Hemos entrado en un mundo de la globalización interactuando a distancia (internet) con muchas personas de las que apenas o nada conocemos; sin embargo, con otras personas más cercanas, debido a prejuicios raciales, étnicos, culturales o, económicos nos impedimos dialogar. A los alumnos habría que familiarizarles cuanto antes que el valor del próximo es por lo que es y no por lo que tiene.

En el libro del profesor de la Universidad Pompeu Fabra, Jiménez Asensio “Cómo prevenir la corrupción. integridad y transparencia” se afirma que “en España las instituciones están ayunas de valores”; de ahí que sea imprescindible intentar construir marcos de infraestructuras éticas (los centros educativos lo pueden ser) para que las instituciones públicas puedan trabajar en entornos menos permeables a la corrupción.

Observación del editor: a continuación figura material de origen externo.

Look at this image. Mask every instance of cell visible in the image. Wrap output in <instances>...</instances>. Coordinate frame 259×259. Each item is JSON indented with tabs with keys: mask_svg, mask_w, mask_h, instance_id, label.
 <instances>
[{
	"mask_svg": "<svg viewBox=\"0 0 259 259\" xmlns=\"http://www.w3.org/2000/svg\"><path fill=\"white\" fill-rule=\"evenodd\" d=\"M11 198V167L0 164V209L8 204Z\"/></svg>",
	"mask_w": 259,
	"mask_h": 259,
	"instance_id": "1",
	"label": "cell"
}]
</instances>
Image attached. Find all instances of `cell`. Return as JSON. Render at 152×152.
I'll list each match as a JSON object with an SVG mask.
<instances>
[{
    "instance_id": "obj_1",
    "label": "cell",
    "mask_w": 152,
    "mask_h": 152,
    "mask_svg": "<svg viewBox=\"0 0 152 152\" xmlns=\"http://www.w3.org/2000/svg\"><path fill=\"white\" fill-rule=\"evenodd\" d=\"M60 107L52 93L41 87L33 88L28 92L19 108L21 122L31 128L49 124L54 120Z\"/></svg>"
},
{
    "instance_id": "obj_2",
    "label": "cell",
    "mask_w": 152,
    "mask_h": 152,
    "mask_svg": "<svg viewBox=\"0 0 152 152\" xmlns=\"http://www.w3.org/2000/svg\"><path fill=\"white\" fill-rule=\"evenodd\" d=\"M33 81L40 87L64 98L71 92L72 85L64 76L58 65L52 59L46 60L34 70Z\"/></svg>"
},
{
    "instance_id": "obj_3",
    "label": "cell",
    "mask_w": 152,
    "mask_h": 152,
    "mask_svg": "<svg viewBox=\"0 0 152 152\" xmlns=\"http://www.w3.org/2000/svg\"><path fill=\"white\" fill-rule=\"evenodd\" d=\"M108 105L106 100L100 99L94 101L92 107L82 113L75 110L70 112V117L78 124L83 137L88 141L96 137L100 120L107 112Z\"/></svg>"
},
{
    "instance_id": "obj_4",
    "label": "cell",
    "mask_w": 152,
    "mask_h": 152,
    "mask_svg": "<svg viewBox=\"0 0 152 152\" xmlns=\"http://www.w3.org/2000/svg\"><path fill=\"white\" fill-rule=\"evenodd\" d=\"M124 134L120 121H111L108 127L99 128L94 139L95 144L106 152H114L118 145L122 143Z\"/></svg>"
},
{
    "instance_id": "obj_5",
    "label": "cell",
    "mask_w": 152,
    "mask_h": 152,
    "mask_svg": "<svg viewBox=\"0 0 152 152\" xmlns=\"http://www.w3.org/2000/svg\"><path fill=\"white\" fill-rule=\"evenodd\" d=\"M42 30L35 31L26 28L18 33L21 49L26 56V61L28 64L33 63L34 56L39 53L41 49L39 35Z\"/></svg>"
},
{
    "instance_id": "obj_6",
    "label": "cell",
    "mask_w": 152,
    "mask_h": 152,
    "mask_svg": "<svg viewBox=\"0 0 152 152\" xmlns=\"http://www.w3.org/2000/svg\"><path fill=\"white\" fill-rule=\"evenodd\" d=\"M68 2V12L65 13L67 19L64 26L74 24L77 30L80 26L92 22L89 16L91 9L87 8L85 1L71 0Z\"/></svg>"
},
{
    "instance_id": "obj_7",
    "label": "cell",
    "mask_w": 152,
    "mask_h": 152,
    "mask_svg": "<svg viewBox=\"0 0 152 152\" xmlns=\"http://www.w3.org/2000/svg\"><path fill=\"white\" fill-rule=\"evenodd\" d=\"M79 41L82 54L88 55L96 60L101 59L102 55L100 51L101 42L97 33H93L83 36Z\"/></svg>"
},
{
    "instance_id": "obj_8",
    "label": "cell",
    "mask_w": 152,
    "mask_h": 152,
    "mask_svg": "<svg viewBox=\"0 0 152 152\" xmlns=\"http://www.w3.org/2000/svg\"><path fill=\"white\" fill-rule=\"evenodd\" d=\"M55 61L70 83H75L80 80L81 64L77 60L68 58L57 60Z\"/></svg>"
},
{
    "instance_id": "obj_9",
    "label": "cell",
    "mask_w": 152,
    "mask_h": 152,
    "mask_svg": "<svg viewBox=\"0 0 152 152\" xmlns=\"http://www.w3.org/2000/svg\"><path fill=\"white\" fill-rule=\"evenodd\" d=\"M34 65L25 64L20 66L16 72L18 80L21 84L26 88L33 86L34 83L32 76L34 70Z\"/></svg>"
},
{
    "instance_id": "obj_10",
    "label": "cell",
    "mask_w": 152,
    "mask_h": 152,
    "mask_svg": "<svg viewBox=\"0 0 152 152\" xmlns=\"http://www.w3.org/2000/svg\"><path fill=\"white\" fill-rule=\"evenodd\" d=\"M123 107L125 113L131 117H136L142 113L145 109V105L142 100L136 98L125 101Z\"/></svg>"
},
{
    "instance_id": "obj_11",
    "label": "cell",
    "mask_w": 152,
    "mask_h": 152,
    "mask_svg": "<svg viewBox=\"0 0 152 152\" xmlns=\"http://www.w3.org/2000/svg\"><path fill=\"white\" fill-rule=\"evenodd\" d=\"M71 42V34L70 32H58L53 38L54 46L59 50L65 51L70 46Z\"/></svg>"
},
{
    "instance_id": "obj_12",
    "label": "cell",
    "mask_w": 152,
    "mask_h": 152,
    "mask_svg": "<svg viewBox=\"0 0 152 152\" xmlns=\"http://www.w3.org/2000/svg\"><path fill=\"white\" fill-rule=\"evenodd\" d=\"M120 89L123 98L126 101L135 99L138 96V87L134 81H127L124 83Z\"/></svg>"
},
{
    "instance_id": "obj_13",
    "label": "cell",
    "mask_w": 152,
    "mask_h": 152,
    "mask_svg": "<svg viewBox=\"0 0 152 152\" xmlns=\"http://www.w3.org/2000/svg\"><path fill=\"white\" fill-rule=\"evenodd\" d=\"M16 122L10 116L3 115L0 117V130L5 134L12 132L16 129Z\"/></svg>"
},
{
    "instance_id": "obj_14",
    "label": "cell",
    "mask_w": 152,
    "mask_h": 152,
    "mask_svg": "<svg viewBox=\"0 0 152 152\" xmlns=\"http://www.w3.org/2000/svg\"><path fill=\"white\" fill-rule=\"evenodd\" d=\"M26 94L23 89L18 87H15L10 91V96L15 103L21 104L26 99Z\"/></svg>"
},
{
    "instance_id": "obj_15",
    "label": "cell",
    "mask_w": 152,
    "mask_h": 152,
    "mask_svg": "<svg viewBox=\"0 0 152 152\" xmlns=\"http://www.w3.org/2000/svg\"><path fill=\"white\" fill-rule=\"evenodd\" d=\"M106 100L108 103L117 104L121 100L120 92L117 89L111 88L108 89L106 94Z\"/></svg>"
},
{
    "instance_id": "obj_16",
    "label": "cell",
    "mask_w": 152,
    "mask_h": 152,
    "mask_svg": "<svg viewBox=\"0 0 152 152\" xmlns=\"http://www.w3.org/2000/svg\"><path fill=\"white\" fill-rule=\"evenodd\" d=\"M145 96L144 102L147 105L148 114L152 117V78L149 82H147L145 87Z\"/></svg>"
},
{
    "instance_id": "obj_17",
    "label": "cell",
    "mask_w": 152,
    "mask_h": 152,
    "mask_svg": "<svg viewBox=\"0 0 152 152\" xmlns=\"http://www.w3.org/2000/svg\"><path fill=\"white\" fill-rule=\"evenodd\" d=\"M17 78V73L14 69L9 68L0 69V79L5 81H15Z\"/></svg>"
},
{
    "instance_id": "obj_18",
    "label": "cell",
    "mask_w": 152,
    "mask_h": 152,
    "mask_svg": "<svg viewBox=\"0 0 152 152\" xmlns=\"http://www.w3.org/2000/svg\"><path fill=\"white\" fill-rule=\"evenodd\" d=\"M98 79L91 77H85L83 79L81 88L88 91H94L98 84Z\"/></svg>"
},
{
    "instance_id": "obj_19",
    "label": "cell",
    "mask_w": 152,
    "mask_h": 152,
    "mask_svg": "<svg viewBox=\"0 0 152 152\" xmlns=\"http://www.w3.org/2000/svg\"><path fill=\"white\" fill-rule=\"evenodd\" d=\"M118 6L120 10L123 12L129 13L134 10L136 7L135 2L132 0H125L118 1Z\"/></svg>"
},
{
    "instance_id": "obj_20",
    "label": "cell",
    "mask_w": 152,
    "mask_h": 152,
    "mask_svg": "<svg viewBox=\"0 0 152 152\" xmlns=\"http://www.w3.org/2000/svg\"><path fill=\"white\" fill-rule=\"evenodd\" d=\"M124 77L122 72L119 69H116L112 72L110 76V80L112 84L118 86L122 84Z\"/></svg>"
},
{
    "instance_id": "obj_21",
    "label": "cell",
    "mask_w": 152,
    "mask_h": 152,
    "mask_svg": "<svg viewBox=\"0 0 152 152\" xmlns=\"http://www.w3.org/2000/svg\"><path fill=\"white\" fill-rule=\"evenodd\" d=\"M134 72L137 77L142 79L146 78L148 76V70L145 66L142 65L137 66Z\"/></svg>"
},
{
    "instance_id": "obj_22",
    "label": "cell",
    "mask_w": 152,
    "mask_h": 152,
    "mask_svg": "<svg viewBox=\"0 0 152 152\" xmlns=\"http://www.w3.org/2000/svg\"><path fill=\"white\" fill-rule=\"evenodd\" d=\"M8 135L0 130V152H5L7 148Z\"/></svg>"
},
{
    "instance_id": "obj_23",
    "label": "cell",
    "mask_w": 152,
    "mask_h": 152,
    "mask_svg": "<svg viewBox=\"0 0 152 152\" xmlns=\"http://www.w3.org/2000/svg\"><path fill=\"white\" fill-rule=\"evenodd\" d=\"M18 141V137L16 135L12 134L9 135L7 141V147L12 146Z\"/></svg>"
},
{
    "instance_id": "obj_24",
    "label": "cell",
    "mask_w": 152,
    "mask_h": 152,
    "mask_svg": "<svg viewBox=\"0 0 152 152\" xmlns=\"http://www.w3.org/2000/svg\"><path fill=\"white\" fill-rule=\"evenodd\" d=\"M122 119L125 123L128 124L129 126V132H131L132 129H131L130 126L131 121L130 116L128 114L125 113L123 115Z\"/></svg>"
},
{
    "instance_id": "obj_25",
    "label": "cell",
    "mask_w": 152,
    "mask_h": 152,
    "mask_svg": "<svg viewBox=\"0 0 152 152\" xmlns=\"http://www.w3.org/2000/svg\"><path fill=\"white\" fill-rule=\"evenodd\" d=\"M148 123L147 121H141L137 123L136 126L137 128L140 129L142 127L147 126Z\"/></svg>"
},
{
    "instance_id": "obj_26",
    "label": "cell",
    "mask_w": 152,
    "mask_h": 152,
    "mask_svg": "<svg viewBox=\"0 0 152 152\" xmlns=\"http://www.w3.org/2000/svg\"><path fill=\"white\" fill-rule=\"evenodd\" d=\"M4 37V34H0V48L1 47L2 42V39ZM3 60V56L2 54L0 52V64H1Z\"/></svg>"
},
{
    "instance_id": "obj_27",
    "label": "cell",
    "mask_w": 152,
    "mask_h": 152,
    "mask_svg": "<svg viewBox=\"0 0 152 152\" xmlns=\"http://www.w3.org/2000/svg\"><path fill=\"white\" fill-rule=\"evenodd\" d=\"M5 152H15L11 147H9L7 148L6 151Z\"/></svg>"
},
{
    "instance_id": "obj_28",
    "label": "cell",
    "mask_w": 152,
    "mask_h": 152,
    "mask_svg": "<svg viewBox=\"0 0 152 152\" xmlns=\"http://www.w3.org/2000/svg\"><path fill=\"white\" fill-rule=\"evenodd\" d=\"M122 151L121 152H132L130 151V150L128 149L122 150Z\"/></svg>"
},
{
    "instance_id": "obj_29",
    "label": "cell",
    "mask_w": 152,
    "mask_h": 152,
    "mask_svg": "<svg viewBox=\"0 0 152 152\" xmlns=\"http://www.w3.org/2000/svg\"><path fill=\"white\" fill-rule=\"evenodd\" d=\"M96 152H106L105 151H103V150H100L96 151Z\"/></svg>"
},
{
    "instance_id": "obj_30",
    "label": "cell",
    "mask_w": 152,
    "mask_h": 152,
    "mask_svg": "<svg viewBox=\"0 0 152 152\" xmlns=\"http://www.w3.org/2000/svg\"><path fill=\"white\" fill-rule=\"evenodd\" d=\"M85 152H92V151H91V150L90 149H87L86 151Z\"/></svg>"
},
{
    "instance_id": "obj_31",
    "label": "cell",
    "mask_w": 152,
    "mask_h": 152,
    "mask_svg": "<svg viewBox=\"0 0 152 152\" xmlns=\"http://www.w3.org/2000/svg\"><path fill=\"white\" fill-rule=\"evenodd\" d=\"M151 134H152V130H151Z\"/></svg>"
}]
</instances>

Ya lo decía el ex presidente de Uruguay José Múgica: “el poder no corrompe a las personas, simplemente las muestra como son”.

Vivimos saturados de información accesible, abundante, diversa, contradictoria, fragmentaria, sesgada, falsa, frágil y cambiante. La información que rodea la vida de los individuos y a la que acceden fácilmente nuestros alumnos, se produce, se distribuye, se consume y se abandona a una velocidad cada vez más acelerada. El problema no es ya la cantidad de información que nuestros alumnos reciben, sino la calidad de la misma: su capacidad para entenderla, procesarla, seleccionarla, organizarla y transformarla en conocimiento; así como la capacidad de aplicarla a las diferentes situaciones y contextos en virtud de los valores e intenciones de los propios proyectos personales o sociales. Este nuevo escenario social e informativo plantea retos ineludibles a los sistemas educativos, a las escuelas, al currículo, a los procesos de enseñanza y aprendizaje, a los valores y, por supuesto, ¡cómo puede el profesorado educar y enseñar en este enloquecido “maremagnun”!; la dificultad de su quehacer educativo es de tal calado que se hace inevitable y urgente exigirles a los políticos la necesidad de cambiar la mirada, de reinventar la escuela.

¡Cuántas veces he utilizado esta frase de Jacques Delors, el que fue Presidente de la Comisión Europea: “El fracaso de un alumno no se debe, la mayor parte de las veces, a una deficiencia de las leyes ni a su falta de capacidades; la causa más frecuente puede ser que la meta que se le ha propuesto, o no se le ha sabido explicar, o no era la que se ajustaba a sus necesidades o no se le ha sabido motivar”! Esta es la pregunta y la reflexión que nos debemos hacer todos los que nos hemos dedicado a ese hermoso, pero desprestigiado “arte de educar”. Sobre todo, los políticos, a los que hemos confiado la más importante responsabilidad política: la educación y construcción de una democracia digna.

¿Se puede educar en valores en una sociedad que no los practica?